Opps! Last time we posted the summaries/questions for chapters 23-24, so we are moving ahead to 25 and 26.

Summary for Chapter 25:

After Erik finds The Persian and Raoul to be trapped in the torture chamber. They are subject to the horrors within. The Persian finds a way out to only be subjected to the fear of what Erik means to do.

Summary for Chapter 26

Now the hour has finally arrived for Christine to either choose the grasshopper or the scorpion.

Possible Discussion Questions:

-The Persian remarks how the mirrors in the torture chamber have already been scratched? Do think Erik only tortured Joseph Buquet or did he have a multitude of other victims?

-What do you believe the symbolism of the scorpion and the grasshopper holds?
17th-Aug-2007 09:29 pm (UTC)
First off I apologize for messing up the chapters and questions... seems I have too much on my plate over the last several weeks with my work on the novels and for the RWA. I will try to keep on top of things here.

The scorpion could have many themes in this novel, but I will focus on the two I think are the most significant. In history as long been the symbol that Death is a being that walks among us. This echo’s Leroux entire theme of Death in his novel.

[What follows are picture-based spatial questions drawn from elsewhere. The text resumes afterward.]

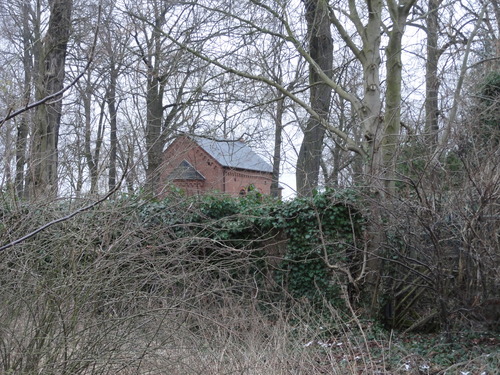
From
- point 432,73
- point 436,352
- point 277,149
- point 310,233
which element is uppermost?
point 432,73

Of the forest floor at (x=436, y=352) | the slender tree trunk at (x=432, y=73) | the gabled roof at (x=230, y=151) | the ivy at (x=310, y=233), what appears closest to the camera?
the forest floor at (x=436, y=352)

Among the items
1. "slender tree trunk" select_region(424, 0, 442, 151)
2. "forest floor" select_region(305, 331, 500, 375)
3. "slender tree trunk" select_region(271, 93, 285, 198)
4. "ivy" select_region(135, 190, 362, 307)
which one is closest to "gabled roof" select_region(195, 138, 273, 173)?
"slender tree trunk" select_region(271, 93, 285, 198)

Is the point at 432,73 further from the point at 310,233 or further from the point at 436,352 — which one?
the point at 436,352

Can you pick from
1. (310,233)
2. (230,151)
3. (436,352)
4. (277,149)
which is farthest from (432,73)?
(230,151)

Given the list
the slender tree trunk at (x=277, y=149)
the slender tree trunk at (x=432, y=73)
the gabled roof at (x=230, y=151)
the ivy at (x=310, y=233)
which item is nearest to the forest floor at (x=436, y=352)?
the ivy at (x=310, y=233)

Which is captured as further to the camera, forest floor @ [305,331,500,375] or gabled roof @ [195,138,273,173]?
gabled roof @ [195,138,273,173]

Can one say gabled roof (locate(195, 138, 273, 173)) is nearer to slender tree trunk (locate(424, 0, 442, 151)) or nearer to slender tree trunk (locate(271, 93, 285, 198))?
slender tree trunk (locate(271, 93, 285, 198))

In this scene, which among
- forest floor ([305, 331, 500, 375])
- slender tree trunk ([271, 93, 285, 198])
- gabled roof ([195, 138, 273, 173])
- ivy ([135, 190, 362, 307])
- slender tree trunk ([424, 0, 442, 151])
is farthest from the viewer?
gabled roof ([195, 138, 273, 173])

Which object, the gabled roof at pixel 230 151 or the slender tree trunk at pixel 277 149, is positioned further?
the gabled roof at pixel 230 151

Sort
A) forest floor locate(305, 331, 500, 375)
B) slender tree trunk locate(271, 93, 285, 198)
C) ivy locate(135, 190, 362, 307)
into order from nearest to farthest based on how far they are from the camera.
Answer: forest floor locate(305, 331, 500, 375)
ivy locate(135, 190, 362, 307)
slender tree trunk locate(271, 93, 285, 198)

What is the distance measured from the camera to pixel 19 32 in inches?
672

The scorpion is Egyptian myth stand for Set, the trickster of life and death the nemesis of Osiris and Isis. Follow’s Leroux’s use of the scorpion and how Christine had to turn it. Looking at the scorpion as the trickster, if we review the novel Erik tricked Christine by asking her to turn the scorpion. Granted, if she turned the grasshopper she would have killed Raoul and blown apart Paris, but by turning the scorpion she also flooded the chamber he was in. Would that not have killed Raoul as well if Erik did not have a change of heart? So either way Erik would come out the victor.

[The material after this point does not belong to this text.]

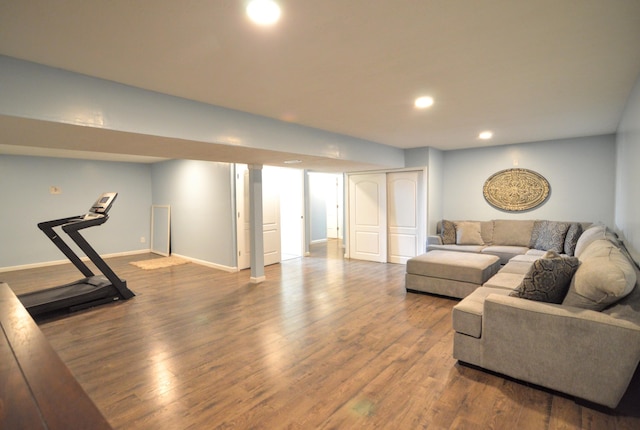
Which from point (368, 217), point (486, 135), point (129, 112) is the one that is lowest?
point (368, 217)

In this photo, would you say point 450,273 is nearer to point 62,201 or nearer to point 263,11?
point 263,11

The grasshopper is a known emblem of nobility and also sacred to the God of Music. Here we see a dual symbolism in the grasshopper, where it represents both Raoul and Erik as rivals for Christine’s love.

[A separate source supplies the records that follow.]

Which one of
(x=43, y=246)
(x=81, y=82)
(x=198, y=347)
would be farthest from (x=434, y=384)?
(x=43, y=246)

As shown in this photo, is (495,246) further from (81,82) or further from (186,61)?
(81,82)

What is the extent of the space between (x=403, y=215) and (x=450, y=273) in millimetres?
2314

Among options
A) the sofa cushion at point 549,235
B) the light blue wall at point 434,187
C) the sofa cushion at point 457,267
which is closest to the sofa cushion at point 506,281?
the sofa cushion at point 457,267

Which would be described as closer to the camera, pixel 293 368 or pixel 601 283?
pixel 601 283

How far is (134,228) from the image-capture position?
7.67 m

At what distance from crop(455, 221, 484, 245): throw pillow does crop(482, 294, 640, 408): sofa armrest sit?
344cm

Biblically, we look to the locust and the original French translation. Leroux uses the word sauterelle which means ‘locust’. Wolfe in his edition goes into detail on the role of the scorpion and grasshopper in Revelation 9:1-3

“And the fifth angel sounded and I saw a star fall from heaven unto the earth: and to him was given the key of the bottomless pit. (We remember here that Erik means ‘King’ and several keys were noted in the novel)
And he open the bottomless pit and there arose a smoke out of the pit as the smoke of a great furnace (recall the fiery heads stoking the furnaces in the opera) and the sun and the air were darkened by reason of the smoke of the pit.
And there came out of the smoke locusts upon the earth and unto them was given power as the scorpions of earth have power.”